The highest U.S. corporate tax rate is currently 35%. Trump is proposing a cut that would lower the rate to 15%. However, a 20-25% range seems more likely once Congress has its say in the matter. It is worth noting that some deductions would be changed and/or removed, which could negate some of the tax cut benefit for some companies. The proposed tax cut could be an overall positive for companies with a large percentage of their revenues in the U.S.  The largest beneficiaries would be companies that currently pay 30-35% in taxes; non-profitable firms would not be impacted. The average tax rate for companies in the S&P 500 is 29%.

Cash Repatriation Plan

The Trump administration is in favor of allowing repatriation of cash balances held in foreign lands by U.S. companies at a lower tax rate than today. Many U.S. companies that have profits outside the U.S. have kept those profits or cash offshore instead of bringing it to the U.S. in order to avoid having it be taxed at regular U.S. tax rates. The administration is considering taxing these offshore cash balances at a lower rate (between 0% – 10% versus 20% – 25% today) when companies bring the cash back to the U.S. The idea is that this will help spur domestic growth as companies spend that cash to build factories, expand growth initiatives, and create jobs.

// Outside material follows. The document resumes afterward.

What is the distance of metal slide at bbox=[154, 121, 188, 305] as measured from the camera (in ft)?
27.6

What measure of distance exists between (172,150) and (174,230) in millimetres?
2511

However, some managers as well as financial experts believe that companies are more likely to spend the cash on stock buybacks, dividends, and mergers & acquisitions, which do not directly stimulate growth. As asset managers have been talking with their portfolio company CEOs, some of the CEOs have noted they are holding back on parts of their business plans, including spending, given the potential of being able to bring back offshore cash to the U.S. at a lower tax rate.

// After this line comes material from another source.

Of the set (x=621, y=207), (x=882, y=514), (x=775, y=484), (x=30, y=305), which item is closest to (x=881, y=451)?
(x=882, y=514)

The estimated cash held offshore by U.S. non-financial companies is over $1.2 trillion. Below, we have listed the cash balances of some of the largest U.S. firms that hold cash offshore.

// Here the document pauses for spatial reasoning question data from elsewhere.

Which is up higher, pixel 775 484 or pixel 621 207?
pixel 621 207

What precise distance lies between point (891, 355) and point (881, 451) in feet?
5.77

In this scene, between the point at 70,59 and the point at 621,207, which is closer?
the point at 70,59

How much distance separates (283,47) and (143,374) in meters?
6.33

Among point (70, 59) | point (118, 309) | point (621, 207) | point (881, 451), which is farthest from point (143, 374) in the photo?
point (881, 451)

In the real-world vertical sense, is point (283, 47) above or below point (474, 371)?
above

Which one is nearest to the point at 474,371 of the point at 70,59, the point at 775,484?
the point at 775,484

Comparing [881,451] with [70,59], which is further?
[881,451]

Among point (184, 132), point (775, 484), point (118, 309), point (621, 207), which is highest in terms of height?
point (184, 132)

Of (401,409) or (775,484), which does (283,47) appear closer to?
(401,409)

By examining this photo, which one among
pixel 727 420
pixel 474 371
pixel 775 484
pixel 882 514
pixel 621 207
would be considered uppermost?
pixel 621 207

Company and Offshore Cash Level

  • Apple: >$230 B
  • Microsoft: >$120 B
  • Cisco Systems: >$60 B
  • Google (Alphabet): >$58 B
  • Oracle: >$50 B
  • Amgen: >$30 B
  • Facebook: >$25 B

Source: Investment managers

Affordable Care Act and Drug Pricing Reform

Repealing the Affordable Care Act (the ACA, or “Obamacare”) would have both positive and negative consequences for hospitals, managed care companies, medical device firms, and insurance companies. However, it appears that we may be a long way from a new health care bill becoming law and replacing the ACA. Regarding drug pricing, both Republicans and Democrats seem to agree that lower drug pricing from the health care sector is in the public’s best interest. Lower drug pricing is likely to impact the distributors more than the actual pharmaceutical and bio-tech companies that produce the drug products. Health care is complicated and change is likely to be gradual.

Final Thoughts

Equity managers we surveyed believe that Trump’s policies will take longer than expected to fully implement, especially due to the differing opinions in the House and Senate. Furthermore, most agree that the Fed is likely to continue raising interest rates gradually. The stock market has priced in, to some degree, the potential corporate U.S. tax cuts as well as the Trump administration’s pro-business agenda; therefore, equities are at risk if these policies are not entirely implemented.

* Callan’s Middle Market Matrix – MAX – is a collection of separate account managers and mutual funds, categorized by investment style, that have passed Callan’s thorough due diligence process as managed by our Independent Adviser Group.